◆ **DOCUMENT EXTRACT**:
# # #

- Active: 1941–1946
- Country: Soviet Union
- Branch: Red Army
- Type: Infantry
- Size: Division
- Engagements: Barvenkovo–Lozovaya Offensive Second Battle of Kharkov Battle of the Caucasus Belgorod-Khar'kov Offensive Operation Battle of the Dniepr Battle of Kiev (1943) Battle of the Korsun–Cherkassy Pocket First Jassy–Kishinev Offensive Second Jassy-Kishinev Offensive Battle of Debrecen Vienna Offensive
- Decorations: Order of the Red Banner (2nd Formation) Order of Suvorov 2nd class (2nd Formation) Order of Bogdan Khmelnitsky (2nd Formation)
- Battle honours: Lubny

Commanders
- Notable commanders: Col. Sergei Mikhailovich Bushev Maj. Gen. Ilia Vasilevich Vasilev Maj. Gen. Nikolai Ivanovich Dementev Maj. Gen. Grigorii Osipovich Lyaskin Col. Taras Pavlovich Gorobets

= 337th Rifle Division (Soviet Union) =

The 337th Rifle Division was first formed in August 1941, as a standard Red Army rifle division, at Astrakhan. Like the 335th Rifle Division, this formation was assigned to the southern sector of the Soviet-German front during the winter counteroffensive, but was encircled and destroyed during the German spring offensive that formed the Izium Pocket. The division was formed again from July until August 13, 1942, serving in the Caucasus and along the coast of the Black Sea before being moved to the central part of the front to take part in the Soviet counteroffensive following the Battle of Kursk. As the front advanced towards the Dniepr River the 337th was recognized for its role in the liberation of the Ukrainian city of Lubny and was granted its name as an honorific. As the division continued to advance through northern and western Ukraine and into Hungary, it earned further honors before ending its combat path in western Austria.

==1st Formation==
The division first began forming on August 22, 1941 at Astrakhan in the North Caucasus Military District. Its basic order of battle was as follows:
- 1127th Rifle Regiment
- 1129th Rifle Regiment
- 1131st Rifle Regiment
- 899th Artillery Regiment
- 616th Sapper Battalion
Its first commander, Col. Sergei Mikhailovich Bushev, was appointed on the same day. In October, while still barely formed, the division was assigned to 57th Army, which was also just in the process of forming-up in the Reserve of the Supreme High Command at Stalingrad. In January, 1942 the division went into combat with its Army in Southwestern Front, taking part in the Barvenkovo–Lozovaya Offensive which led to the creation of the Izium salient south of Kharkov. By the end of January, 1942, the 337th was reassigned to 6th Army, still in Southwestern Front, in the northeastern sector of the salient.

===Second Battle of Kharkov===
Maj. Gen. Ilia Vasilevich Vasilev took command of the division on February 26. When the Soviet offensive to liberate Kharkov began in May, the 337th was in a defensive deployment along a long sector on the right (southern) bank of the Northern Donets River, holding the north shoulder of the salient with the 47th Rifle Division to the west and the 304th to the east, facing the German 44th Infantry Division in its own salient based on Andreevka and Balakleia. Through the course of the offensive, and the German counter-offensive, which began on May 17, it maintained these positions, even as the situation deteriorated both to the south and the north. On May 22 the 1st Panzer Army in the division's rear linked up with the 44th Infantry to its front, and the 337th was encircled. On May 23 the 3rd Panzer Division, which had been freed up by the collapse of the Soviet offensive north of Kharkov, drove into its positions across the Donets, causing havoc. On May 25, while directing breakout efforts, General Vasilev was severely wounded in the chest, and died later that day near the village of Kamenka. On the same date the division headquarters disintegrated and the division was officially disbanded.

# # #

◆ **GIVEN MATERIAL**:
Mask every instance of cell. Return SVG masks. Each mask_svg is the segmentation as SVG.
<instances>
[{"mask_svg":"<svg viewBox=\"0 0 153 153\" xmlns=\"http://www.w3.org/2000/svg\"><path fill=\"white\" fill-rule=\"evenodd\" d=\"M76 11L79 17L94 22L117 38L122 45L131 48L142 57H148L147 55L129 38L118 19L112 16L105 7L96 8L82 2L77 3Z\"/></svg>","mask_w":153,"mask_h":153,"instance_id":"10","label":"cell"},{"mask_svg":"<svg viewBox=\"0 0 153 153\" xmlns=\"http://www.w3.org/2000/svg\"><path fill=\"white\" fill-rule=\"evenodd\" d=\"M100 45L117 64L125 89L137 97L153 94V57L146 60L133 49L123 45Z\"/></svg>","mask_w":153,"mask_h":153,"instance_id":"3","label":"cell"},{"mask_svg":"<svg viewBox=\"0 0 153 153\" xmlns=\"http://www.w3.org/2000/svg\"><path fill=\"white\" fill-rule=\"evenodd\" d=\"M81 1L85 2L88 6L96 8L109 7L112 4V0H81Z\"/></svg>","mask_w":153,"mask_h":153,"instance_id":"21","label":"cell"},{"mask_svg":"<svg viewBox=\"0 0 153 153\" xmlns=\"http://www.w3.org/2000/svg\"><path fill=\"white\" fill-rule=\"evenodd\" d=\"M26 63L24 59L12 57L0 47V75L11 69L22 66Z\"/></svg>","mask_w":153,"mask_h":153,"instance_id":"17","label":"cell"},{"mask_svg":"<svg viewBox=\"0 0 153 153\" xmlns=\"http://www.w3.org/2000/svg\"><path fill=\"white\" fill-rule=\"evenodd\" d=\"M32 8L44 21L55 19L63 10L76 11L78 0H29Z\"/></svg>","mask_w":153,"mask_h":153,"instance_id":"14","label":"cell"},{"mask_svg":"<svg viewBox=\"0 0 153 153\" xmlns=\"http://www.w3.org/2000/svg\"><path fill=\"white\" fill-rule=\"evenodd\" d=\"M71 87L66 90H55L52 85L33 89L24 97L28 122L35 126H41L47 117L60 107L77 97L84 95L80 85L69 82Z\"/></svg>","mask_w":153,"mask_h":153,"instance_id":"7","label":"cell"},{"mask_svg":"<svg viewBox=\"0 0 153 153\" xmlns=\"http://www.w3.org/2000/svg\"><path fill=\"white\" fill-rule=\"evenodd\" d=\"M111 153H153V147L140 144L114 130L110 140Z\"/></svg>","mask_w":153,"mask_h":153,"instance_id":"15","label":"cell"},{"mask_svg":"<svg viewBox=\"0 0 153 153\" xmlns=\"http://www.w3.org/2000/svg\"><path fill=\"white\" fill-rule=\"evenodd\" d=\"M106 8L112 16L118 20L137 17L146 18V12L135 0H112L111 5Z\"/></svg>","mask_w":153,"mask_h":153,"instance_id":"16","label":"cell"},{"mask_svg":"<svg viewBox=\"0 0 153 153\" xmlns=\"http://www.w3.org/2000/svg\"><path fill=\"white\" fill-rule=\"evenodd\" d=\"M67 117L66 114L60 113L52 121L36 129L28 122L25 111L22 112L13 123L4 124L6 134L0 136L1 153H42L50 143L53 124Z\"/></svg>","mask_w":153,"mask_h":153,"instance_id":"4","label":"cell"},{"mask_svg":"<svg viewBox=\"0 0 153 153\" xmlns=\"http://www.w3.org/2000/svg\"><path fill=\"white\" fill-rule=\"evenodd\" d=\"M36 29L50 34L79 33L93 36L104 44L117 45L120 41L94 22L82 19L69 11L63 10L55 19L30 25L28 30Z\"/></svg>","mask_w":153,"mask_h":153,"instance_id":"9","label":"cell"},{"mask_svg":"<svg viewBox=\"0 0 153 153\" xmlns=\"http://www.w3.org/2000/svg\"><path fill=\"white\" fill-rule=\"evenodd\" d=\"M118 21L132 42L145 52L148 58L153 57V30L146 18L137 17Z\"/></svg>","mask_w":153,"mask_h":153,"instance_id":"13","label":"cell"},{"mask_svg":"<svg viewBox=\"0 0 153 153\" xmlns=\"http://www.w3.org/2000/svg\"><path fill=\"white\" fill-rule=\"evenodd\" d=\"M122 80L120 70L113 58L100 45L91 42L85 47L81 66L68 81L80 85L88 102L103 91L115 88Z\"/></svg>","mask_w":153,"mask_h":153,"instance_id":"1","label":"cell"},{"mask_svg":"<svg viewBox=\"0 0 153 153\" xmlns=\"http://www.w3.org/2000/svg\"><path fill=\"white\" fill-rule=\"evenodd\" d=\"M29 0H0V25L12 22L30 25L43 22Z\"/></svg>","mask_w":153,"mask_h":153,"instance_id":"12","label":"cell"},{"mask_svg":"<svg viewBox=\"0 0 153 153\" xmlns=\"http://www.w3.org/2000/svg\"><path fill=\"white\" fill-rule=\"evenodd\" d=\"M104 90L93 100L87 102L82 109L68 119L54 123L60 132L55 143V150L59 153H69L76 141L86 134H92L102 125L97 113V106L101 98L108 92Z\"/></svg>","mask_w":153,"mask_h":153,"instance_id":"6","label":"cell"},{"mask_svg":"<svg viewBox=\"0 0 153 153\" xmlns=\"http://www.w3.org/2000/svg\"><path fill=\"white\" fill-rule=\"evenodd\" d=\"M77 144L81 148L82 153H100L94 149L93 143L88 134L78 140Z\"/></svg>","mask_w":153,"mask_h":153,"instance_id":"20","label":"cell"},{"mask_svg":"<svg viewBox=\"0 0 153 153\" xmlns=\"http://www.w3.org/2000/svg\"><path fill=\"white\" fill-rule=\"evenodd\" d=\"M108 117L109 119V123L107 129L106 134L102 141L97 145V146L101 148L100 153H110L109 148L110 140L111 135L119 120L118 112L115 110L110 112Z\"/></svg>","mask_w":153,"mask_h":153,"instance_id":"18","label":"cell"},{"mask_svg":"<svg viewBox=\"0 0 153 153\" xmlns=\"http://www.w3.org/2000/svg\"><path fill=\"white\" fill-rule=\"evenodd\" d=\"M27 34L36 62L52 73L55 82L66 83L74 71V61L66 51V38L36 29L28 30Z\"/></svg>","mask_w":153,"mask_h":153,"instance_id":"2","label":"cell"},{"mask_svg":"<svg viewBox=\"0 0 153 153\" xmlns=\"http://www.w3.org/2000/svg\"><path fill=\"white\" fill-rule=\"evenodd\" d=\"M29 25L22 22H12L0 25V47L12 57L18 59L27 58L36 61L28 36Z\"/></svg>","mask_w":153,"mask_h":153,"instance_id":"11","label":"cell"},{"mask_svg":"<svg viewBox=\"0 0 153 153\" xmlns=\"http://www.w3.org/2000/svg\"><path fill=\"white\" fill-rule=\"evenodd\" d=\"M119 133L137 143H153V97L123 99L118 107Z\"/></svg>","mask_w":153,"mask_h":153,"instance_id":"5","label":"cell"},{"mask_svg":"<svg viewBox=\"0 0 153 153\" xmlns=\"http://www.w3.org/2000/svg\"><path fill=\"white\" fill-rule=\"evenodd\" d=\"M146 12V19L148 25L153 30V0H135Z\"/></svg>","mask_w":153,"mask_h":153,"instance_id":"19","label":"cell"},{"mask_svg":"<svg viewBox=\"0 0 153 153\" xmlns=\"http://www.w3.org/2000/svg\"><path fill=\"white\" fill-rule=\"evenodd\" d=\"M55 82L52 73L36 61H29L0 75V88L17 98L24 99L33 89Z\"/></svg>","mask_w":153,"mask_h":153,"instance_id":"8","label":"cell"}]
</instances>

# # #

◆ **WHAT THIS TASK INVOLVES**:
These questions are about the 337th Rifle Division history.
1. In which city did the division first begin forming in August 1941?
2. Which city's name was given to the division as an honorific?
3. Near which village did Maj. Gen. Ilia Vasilevich Vasilev die?

◆ **WRITTEN ANSWER**:
1. Astrakhan
2. Lubny
3. Kamenka